AS to commercial groups hunting at Salt Point, I absolutely agree that it shouldn't happen. I do believe that use to be an abuse of a commons, the only really productive mushroom commons that we have here in our already over-regulated State park system. And I have also seen those huge groups that follow the monthly SOMA picnics there at the Park, which also fly against the park regs that state only small groups at a time should be hunting.
The more people in the woods, the more trampling occurs. One can walk lightly in the woods, but it is not hard to see evidence of places where folks have broken new trails or torn down a slope.
Of course, the four footed pigs also have a hand/trotter in this damage.

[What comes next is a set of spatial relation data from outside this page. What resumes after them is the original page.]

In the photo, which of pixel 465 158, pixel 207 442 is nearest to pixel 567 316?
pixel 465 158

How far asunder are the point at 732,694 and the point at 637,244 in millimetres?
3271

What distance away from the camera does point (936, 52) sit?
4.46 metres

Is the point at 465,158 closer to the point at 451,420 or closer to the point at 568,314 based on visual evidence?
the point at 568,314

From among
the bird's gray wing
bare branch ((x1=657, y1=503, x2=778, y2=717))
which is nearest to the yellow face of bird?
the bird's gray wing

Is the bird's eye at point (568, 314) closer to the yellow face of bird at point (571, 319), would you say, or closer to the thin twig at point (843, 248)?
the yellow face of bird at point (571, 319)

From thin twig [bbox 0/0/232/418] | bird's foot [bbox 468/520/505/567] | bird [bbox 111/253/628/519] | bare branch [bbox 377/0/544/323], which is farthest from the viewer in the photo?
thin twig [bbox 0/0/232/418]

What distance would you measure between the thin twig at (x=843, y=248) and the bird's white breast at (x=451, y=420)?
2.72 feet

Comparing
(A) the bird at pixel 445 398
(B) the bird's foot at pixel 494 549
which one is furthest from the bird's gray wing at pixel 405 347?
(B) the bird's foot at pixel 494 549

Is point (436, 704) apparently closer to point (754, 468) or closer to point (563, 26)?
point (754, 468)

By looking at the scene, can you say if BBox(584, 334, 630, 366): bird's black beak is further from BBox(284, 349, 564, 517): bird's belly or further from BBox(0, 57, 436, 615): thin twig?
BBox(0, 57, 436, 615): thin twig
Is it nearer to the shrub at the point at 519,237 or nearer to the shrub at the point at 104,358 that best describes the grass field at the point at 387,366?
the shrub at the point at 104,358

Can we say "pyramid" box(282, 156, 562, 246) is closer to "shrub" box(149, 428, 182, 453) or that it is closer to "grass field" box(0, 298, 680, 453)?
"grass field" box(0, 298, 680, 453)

The way that current mushroom hunters use that park is also disturbing: I often see duff scraped away from pines, a tell-tale sign of a greedy mushroom hunter, and I have personally observed one small group of humans, not pigs, tearing the duff away from all of the pines they walked up to, in search of their porcini buttons.
This topic needs to be discussed in an open manner, and all uses there looked at a bit harder.
I love that park, but one can love something to death. In my opinion, no commercial mushroom hunting should be allowed at that Park, whether by collecting more than one's fair share of mushrooms for sale to markets or restaurants, or taking paid commercial forays to that Park.
I have a lot of respect for Todd Farceau as well as most of the folks quoted in this article. If one is charging money to others to hunt in one of the very rare places where mushrooming is free to all,
it sets the wrong tone, and makes those mushrooms a commodity not a right.
Mushrooms, not profit, for the people at OUR Salt Point.